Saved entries
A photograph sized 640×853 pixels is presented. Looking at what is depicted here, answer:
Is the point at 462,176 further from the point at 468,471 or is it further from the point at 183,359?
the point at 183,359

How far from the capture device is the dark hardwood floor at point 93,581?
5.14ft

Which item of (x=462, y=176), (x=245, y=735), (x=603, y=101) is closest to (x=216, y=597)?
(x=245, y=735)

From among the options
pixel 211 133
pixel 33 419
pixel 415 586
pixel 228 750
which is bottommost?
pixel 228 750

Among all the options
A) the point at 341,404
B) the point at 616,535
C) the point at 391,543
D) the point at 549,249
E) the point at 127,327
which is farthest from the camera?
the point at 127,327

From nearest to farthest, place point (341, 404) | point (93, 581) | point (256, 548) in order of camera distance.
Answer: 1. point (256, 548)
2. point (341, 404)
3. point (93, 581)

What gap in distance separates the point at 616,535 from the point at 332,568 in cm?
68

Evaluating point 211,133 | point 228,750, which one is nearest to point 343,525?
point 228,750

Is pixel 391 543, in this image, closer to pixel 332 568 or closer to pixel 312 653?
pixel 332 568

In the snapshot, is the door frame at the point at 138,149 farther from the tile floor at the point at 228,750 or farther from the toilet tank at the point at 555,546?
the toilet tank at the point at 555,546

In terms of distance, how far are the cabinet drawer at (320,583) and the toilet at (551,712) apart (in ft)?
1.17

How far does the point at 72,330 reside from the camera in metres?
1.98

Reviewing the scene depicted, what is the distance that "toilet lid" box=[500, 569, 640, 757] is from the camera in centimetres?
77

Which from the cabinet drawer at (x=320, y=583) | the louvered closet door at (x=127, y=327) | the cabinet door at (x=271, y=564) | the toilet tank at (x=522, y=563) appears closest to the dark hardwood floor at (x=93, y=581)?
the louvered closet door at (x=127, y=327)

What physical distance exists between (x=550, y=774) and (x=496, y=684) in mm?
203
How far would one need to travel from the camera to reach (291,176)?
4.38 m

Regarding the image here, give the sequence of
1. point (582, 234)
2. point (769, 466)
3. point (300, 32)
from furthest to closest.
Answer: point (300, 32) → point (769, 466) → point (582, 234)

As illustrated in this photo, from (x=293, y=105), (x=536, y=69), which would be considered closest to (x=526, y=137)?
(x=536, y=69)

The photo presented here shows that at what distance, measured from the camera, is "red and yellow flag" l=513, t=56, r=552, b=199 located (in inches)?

WHAT TO PRODUCE:
Duplicate all of the items above line for line, changing nothing.

SOLUTION:
A photograph sized 640×853 pixels is presented. Looking at what is depicted here, answer:
Is the point at 462,176 further from the point at 468,471 or is it further from the point at 183,359?
the point at 183,359

How far from the capture device is the dark hardwood floor at point 93,581?
5.14ft

Which item of (x=462, y=176), (x=245, y=735), (x=603, y=101) is closest to (x=216, y=597)?
(x=245, y=735)

From among the options
pixel 211 133
pixel 33 419
pixel 415 586
pixel 228 750
which is bottommost?
pixel 228 750

Among all the options
A) the point at 341,404
B) the point at 616,535
C) the point at 391,543
D) the point at 549,249
E) the point at 127,327
which is farthest from the camera?
the point at 127,327

From nearest to farthest, place point (341, 404) | point (93, 581) | point (256, 548) in order of camera distance.
Answer: 1. point (256, 548)
2. point (341, 404)
3. point (93, 581)

What gap in distance separates the point at 616,535 from the point at 332,568 in cm?
68

Evaluating point 211,133 | point 228,750, which one is nearest to point 343,525?
point 228,750

Is pixel 391 543, in this image, closer to pixel 332 568 or closer to pixel 312 653?
pixel 332 568

In the snapshot, is the door frame at the point at 138,149 farther from the tile floor at the point at 228,750 or farther from the toilet tank at the point at 555,546?
the toilet tank at the point at 555,546

In terms of distance, how far are the cabinet drawer at (320,583) and the toilet at (551,712) apart (in ft)?
1.17

How far does the point at 72,330 reside from the camera in metres?
1.98

Reviewing the scene depicted, what is the distance that "toilet lid" box=[500, 569, 640, 757] is from the camera in centimetres?
77

Which from the cabinet drawer at (x=320, y=583) | the louvered closet door at (x=127, y=327) | the cabinet door at (x=271, y=564) | the toilet tank at (x=522, y=563) appears closest to the dark hardwood floor at (x=93, y=581)?
the louvered closet door at (x=127, y=327)

What physical distance exists between (x=550, y=774) and (x=496, y=684) in mm?
203
How far would one need to travel from the camera to reach (291,176)?
4.38 m

Regarding the image here, give the sequence of
1. point (582, 234)
2. point (769, 466)
3. point (300, 32)
from furthest to closest.
Answer: point (300, 32) → point (769, 466) → point (582, 234)

As illustrated in this photo, from (x=293, y=105), (x=536, y=69), which would be considered closest to (x=526, y=137)?
(x=536, y=69)

The photo presented here shows that at what distance, measured from the camera, is "red and yellow flag" l=513, t=56, r=552, b=199 located (in inches)?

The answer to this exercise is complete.